O mais curioso é que meu pai não se lembra de quase nada desse ano e meio. Ele não se lembra do dia que sofreu a queda e as lesões, não se lembra do tempo em que ficou em coma, não se lembra de metade desses médicos. E no dia da homenagem, quando saímos do evento e fomos jantar, eu sentei ao seu lado e, conversando com ele, percebi que pela primeira vez ele estava realmente curioso em saber mais detalhes de tudo que havia acontecido.

Eu fui me lembrando de algumas passagens, tentando contar para ele de forma resumida, mas sem deixar os detalhes importantes de lado, tudo que havia acontecido. O interesse dele, naquele momento, para mim era mais uma prova de que a página daquele incidente estava sendo virada…

Isso tudo me deu muita vontade de retomar as coisas que escrevi naquele tempo, muitas delas aqui, em meu blog, de reescrevê-las, de montar um diário daquele tempo. Talvez eu faça isso mesmo um dia desses, será bom, como registro para meu pai, e será bom para a gente seguir adiante de verdade.

Há duas semanas atrás meu pai dizia que sua vida tinha terminado, e eu dizia a ele que não, que ele estava enganado. Ele ainda iria ver muita coisa boa acontecendo, e de fato viu. Essa homenagem é um exemplo claro disso. Mas ele ainda verá muito mais: esse ano sua primeira neta vai se formar na faculdade e ele estará lá para vê-la receber seu diploma; ele ainda há de fazer mais alguns trabalhos importantes, quem sabe escrever mais algum livro e receber mais algum prêmio. Depois verá, quem sabe, seus netos se casando e seus bisnetos nascendo. Por que não, não é mesmo? A vida nos surpreende…

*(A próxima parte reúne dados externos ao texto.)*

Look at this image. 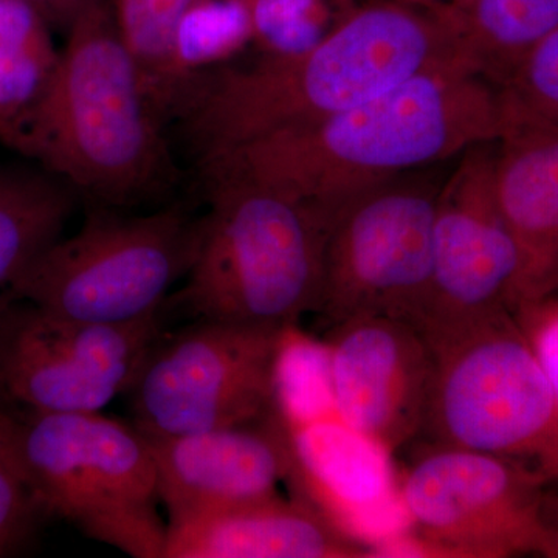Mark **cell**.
<instances>
[{
	"label": "cell",
	"instance_id": "18",
	"mask_svg": "<svg viewBox=\"0 0 558 558\" xmlns=\"http://www.w3.org/2000/svg\"><path fill=\"white\" fill-rule=\"evenodd\" d=\"M81 197L35 161L0 160V296L60 240Z\"/></svg>",
	"mask_w": 558,
	"mask_h": 558
},
{
	"label": "cell",
	"instance_id": "23",
	"mask_svg": "<svg viewBox=\"0 0 558 558\" xmlns=\"http://www.w3.org/2000/svg\"><path fill=\"white\" fill-rule=\"evenodd\" d=\"M39 515L17 444V411L0 398V557L21 549Z\"/></svg>",
	"mask_w": 558,
	"mask_h": 558
},
{
	"label": "cell",
	"instance_id": "25",
	"mask_svg": "<svg viewBox=\"0 0 558 558\" xmlns=\"http://www.w3.org/2000/svg\"><path fill=\"white\" fill-rule=\"evenodd\" d=\"M502 89L531 112L558 124V28L529 51Z\"/></svg>",
	"mask_w": 558,
	"mask_h": 558
},
{
	"label": "cell",
	"instance_id": "19",
	"mask_svg": "<svg viewBox=\"0 0 558 558\" xmlns=\"http://www.w3.org/2000/svg\"><path fill=\"white\" fill-rule=\"evenodd\" d=\"M469 64L499 87L558 28V0H459L442 14Z\"/></svg>",
	"mask_w": 558,
	"mask_h": 558
},
{
	"label": "cell",
	"instance_id": "30",
	"mask_svg": "<svg viewBox=\"0 0 558 558\" xmlns=\"http://www.w3.org/2000/svg\"><path fill=\"white\" fill-rule=\"evenodd\" d=\"M557 293V292H556Z\"/></svg>",
	"mask_w": 558,
	"mask_h": 558
},
{
	"label": "cell",
	"instance_id": "16",
	"mask_svg": "<svg viewBox=\"0 0 558 558\" xmlns=\"http://www.w3.org/2000/svg\"><path fill=\"white\" fill-rule=\"evenodd\" d=\"M505 98L494 190L520 253L513 310L558 292V124L531 112L506 90Z\"/></svg>",
	"mask_w": 558,
	"mask_h": 558
},
{
	"label": "cell",
	"instance_id": "7",
	"mask_svg": "<svg viewBox=\"0 0 558 558\" xmlns=\"http://www.w3.org/2000/svg\"><path fill=\"white\" fill-rule=\"evenodd\" d=\"M202 226L179 205L145 216L90 207L78 233L44 250L2 296L81 322H138L161 312L189 275Z\"/></svg>",
	"mask_w": 558,
	"mask_h": 558
},
{
	"label": "cell",
	"instance_id": "6",
	"mask_svg": "<svg viewBox=\"0 0 558 558\" xmlns=\"http://www.w3.org/2000/svg\"><path fill=\"white\" fill-rule=\"evenodd\" d=\"M17 444L43 515L135 558H163L156 464L134 424L100 411H17Z\"/></svg>",
	"mask_w": 558,
	"mask_h": 558
},
{
	"label": "cell",
	"instance_id": "24",
	"mask_svg": "<svg viewBox=\"0 0 558 558\" xmlns=\"http://www.w3.org/2000/svg\"><path fill=\"white\" fill-rule=\"evenodd\" d=\"M337 0H248L253 40L266 54L296 53L326 35Z\"/></svg>",
	"mask_w": 558,
	"mask_h": 558
},
{
	"label": "cell",
	"instance_id": "22",
	"mask_svg": "<svg viewBox=\"0 0 558 558\" xmlns=\"http://www.w3.org/2000/svg\"><path fill=\"white\" fill-rule=\"evenodd\" d=\"M58 61L60 51L53 44L0 43V143L7 148L43 98Z\"/></svg>",
	"mask_w": 558,
	"mask_h": 558
},
{
	"label": "cell",
	"instance_id": "1",
	"mask_svg": "<svg viewBox=\"0 0 558 558\" xmlns=\"http://www.w3.org/2000/svg\"><path fill=\"white\" fill-rule=\"evenodd\" d=\"M457 62L469 64L449 22L400 0H369L310 49L264 53L255 64H227L196 76L172 123L201 168Z\"/></svg>",
	"mask_w": 558,
	"mask_h": 558
},
{
	"label": "cell",
	"instance_id": "17",
	"mask_svg": "<svg viewBox=\"0 0 558 558\" xmlns=\"http://www.w3.org/2000/svg\"><path fill=\"white\" fill-rule=\"evenodd\" d=\"M163 558H366L303 499H255L168 523Z\"/></svg>",
	"mask_w": 558,
	"mask_h": 558
},
{
	"label": "cell",
	"instance_id": "26",
	"mask_svg": "<svg viewBox=\"0 0 558 558\" xmlns=\"http://www.w3.org/2000/svg\"><path fill=\"white\" fill-rule=\"evenodd\" d=\"M510 312L558 399V292L523 301Z\"/></svg>",
	"mask_w": 558,
	"mask_h": 558
},
{
	"label": "cell",
	"instance_id": "8",
	"mask_svg": "<svg viewBox=\"0 0 558 558\" xmlns=\"http://www.w3.org/2000/svg\"><path fill=\"white\" fill-rule=\"evenodd\" d=\"M440 186V180L416 170L344 202L326 231L312 314L329 328L363 315H387L416 325L432 279Z\"/></svg>",
	"mask_w": 558,
	"mask_h": 558
},
{
	"label": "cell",
	"instance_id": "11",
	"mask_svg": "<svg viewBox=\"0 0 558 558\" xmlns=\"http://www.w3.org/2000/svg\"><path fill=\"white\" fill-rule=\"evenodd\" d=\"M160 317L102 325L0 296V398L38 413L105 409L163 332Z\"/></svg>",
	"mask_w": 558,
	"mask_h": 558
},
{
	"label": "cell",
	"instance_id": "3",
	"mask_svg": "<svg viewBox=\"0 0 558 558\" xmlns=\"http://www.w3.org/2000/svg\"><path fill=\"white\" fill-rule=\"evenodd\" d=\"M60 61L11 149L60 175L90 207L130 209L180 183L170 142L109 3L68 33Z\"/></svg>",
	"mask_w": 558,
	"mask_h": 558
},
{
	"label": "cell",
	"instance_id": "12",
	"mask_svg": "<svg viewBox=\"0 0 558 558\" xmlns=\"http://www.w3.org/2000/svg\"><path fill=\"white\" fill-rule=\"evenodd\" d=\"M495 143L464 150L440 186L422 332L512 310L520 253L495 197Z\"/></svg>",
	"mask_w": 558,
	"mask_h": 558
},
{
	"label": "cell",
	"instance_id": "14",
	"mask_svg": "<svg viewBox=\"0 0 558 558\" xmlns=\"http://www.w3.org/2000/svg\"><path fill=\"white\" fill-rule=\"evenodd\" d=\"M286 421V418H284ZM300 499L333 527L371 550L413 527L395 453L349 425L339 413L288 422Z\"/></svg>",
	"mask_w": 558,
	"mask_h": 558
},
{
	"label": "cell",
	"instance_id": "20",
	"mask_svg": "<svg viewBox=\"0 0 558 558\" xmlns=\"http://www.w3.org/2000/svg\"><path fill=\"white\" fill-rule=\"evenodd\" d=\"M191 0H109L117 31L137 64L150 105L165 124L172 123L185 81L175 65L174 39Z\"/></svg>",
	"mask_w": 558,
	"mask_h": 558
},
{
	"label": "cell",
	"instance_id": "21",
	"mask_svg": "<svg viewBox=\"0 0 558 558\" xmlns=\"http://www.w3.org/2000/svg\"><path fill=\"white\" fill-rule=\"evenodd\" d=\"M250 40L253 24L248 0H191L174 39L175 65L186 94L196 76L227 65Z\"/></svg>",
	"mask_w": 558,
	"mask_h": 558
},
{
	"label": "cell",
	"instance_id": "28",
	"mask_svg": "<svg viewBox=\"0 0 558 558\" xmlns=\"http://www.w3.org/2000/svg\"><path fill=\"white\" fill-rule=\"evenodd\" d=\"M542 521L545 529L542 557L558 558V484L546 487L542 505Z\"/></svg>",
	"mask_w": 558,
	"mask_h": 558
},
{
	"label": "cell",
	"instance_id": "2",
	"mask_svg": "<svg viewBox=\"0 0 558 558\" xmlns=\"http://www.w3.org/2000/svg\"><path fill=\"white\" fill-rule=\"evenodd\" d=\"M505 90L464 62L418 73L330 119L274 132L204 165L288 193L329 220L349 199L403 172L497 142Z\"/></svg>",
	"mask_w": 558,
	"mask_h": 558
},
{
	"label": "cell",
	"instance_id": "5",
	"mask_svg": "<svg viewBox=\"0 0 558 558\" xmlns=\"http://www.w3.org/2000/svg\"><path fill=\"white\" fill-rule=\"evenodd\" d=\"M422 333L433 359L429 444L508 459L557 486L558 399L512 312Z\"/></svg>",
	"mask_w": 558,
	"mask_h": 558
},
{
	"label": "cell",
	"instance_id": "29",
	"mask_svg": "<svg viewBox=\"0 0 558 558\" xmlns=\"http://www.w3.org/2000/svg\"><path fill=\"white\" fill-rule=\"evenodd\" d=\"M400 2L409 3V5L418 7V9H424L428 11H433V13L438 14V16H442L447 11L457 7L459 0H400Z\"/></svg>",
	"mask_w": 558,
	"mask_h": 558
},
{
	"label": "cell",
	"instance_id": "10",
	"mask_svg": "<svg viewBox=\"0 0 558 558\" xmlns=\"http://www.w3.org/2000/svg\"><path fill=\"white\" fill-rule=\"evenodd\" d=\"M546 484L508 459L427 444L400 470L403 557L508 558L545 546Z\"/></svg>",
	"mask_w": 558,
	"mask_h": 558
},
{
	"label": "cell",
	"instance_id": "13",
	"mask_svg": "<svg viewBox=\"0 0 558 558\" xmlns=\"http://www.w3.org/2000/svg\"><path fill=\"white\" fill-rule=\"evenodd\" d=\"M330 385L337 413L396 454L421 436L433 359L407 319L363 315L329 328Z\"/></svg>",
	"mask_w": 558,
	"mask_h": 558
},
{
	"label": "cell",
	"instance_id": "27",
	"mask_svg": "<svg viewBox=\"0 0 558 558\" xmlns=\"http://www.w3.org/2000/svg\"><path fill=\"white\" fill-rule=\"evenodd\" d=\"M28 2L38 10L50 28L68 35L70 28L86 11L101 3H109V0H28Z\"/></svg>",
	"mask_w": 558,
	"mask_h": 558
},
{
	"label": "cell",
	"instance_id": "4",
	"mask_svg": "<svg viewBox=\"0 0 558 558\" xmlns=\"http://www.w3.org/2000/svg\"><path fill=\"white\" fill-rule=\"evenodd\" d=\"M208 213L178 295L197 319L296 326L317 303L328 223L296 197L238 172L201 170Z\"/></svg>",
	"mask_w": 558,
	"mask_h": 558
},
{
	"label": "cell",
	"instance_id": "9",
	"mask_svg": "<svg viewBox=\"0 0 558 558\" xmlns=\"http://www.w3.org/2000/svg\"><path fill=\"white\" fill-rule=\"evenodd\" d=\"M284 329L197 319L161 332L124 395L145 436H178L266 417L277 409Z\"/></svg>",
	"mask_w": 558,
	"mask_h": 558
},
{
	"label": "cell",
	"instance_id": "15",
	"mask_svg": "<svg viewBox=\"0 0 558 558\" xmlns=\"http://www.w3.org/2000/svg\"><path fill=\"white\" fill-rule=\"evenodd\" d=\"M146 439L168 523L278 494L292 470L289 428L278 409L248 424Z\"/></svg>",
	"mask_w": 558,
	"mask_h": 558
}]
</instances>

Assim como os médicos e as pessoas que achavam que meu pai não iria sair dessa estavam errados (como eu tinha certeza que estavam), falei para meu pai que ele estava errado também. Não, pai, sua vida não acabou ainda. Viu como eu tinha razão?

Boa semana a todos!


12 comentários em “Meu pai, de novo…”

  1. Cris.. adorei a homenagem ao seu pai, fiquei sabendo dessa homenagem por um outro vereador amigo, fiquei muito feliz em saber que ele esta bem… Mande um beijo ao “seu’ Eduardo…. Beijo grande pra você.

  2. Cris,

    Que depoimento bonito.Fico feliz de você estar compartilhando tudo isso com a gente.
    Parabéns ao seu pai! A vida nos surpreende muito.Sempre temos que acreditar no que é bom!
    Com certeza ele vai fazer ainda muita coisa! Linda a sua família.
    Beijo e uma semana maravilhosa!

    1. Obrigada, Janaína, eu realmente preciso escrever sobre essas coisas, isso me ajudou e ajuda demais. Um beijo, e uma ótima semana para vc! Espero que sua filha esteja melhor… ∫js.

  3. Olá Cristina. Eu também fui aluna do seu pai, grande mestre e excelente advogado. Fico mais feliz de saber o bom pai que ele é, o que podemos ler aqui nas palavras da filha pela tradução de um afeto imenso. A vida é jornada bonita, basta olharmos atentamente cada passo dado. Meu abraço em vocês todos!

    1. Oi, Penélope, que legal, ele teve muitos, muitos alunos que ficaram tocados pelo que aconteceu com ele… Essa homenagem foi um bom retorno. Obrigada pelo carinho e um beijo grande!

  4. Oh, Cris, fico muito feliz por você e seu pai! Graças a Deus que passou a etapa ruím e agora vcs só têm motivos pra comemorar!!!! Muitas felicidades pra vc e sua família!!!
    Bjo.

  5. Oie Cris, saudades
    Que coisa maravilhosa…. Deus sempre nos surpreende mesmo, fiquei muito feliz por todos vocês. Um bom feriado!!!!
    Beijos

  6. olá cris
    sei o quanto é muito importante para vc escrever para podermos acompanharmos sobre seu pai mas confesso já estive várias vezes e não conseguia nem escrever cada vez que lia me emocionava muito, pra mim ainda é dificil algo que fala sobre pai mas fiquei muito feliz por toda sua familia ,seu pai quando o vi nesta foto a homenagem imagino a emoção de todos e cada dia uma vitória alcansada…..espero que cada dia ele há de recuperar mais e mais…bjks amiga …tudo de maravilhoso pra vcs <3 <3

    1. Sim, Eni, para mim é muito importante, têm me ajudado muito. Entendo que seja difícil, é mesmo muito complicado. Mas acho que nós estamos realmente virando essa página agora, felizmente. Obrigada por todo carinho, Eni. Um beijão!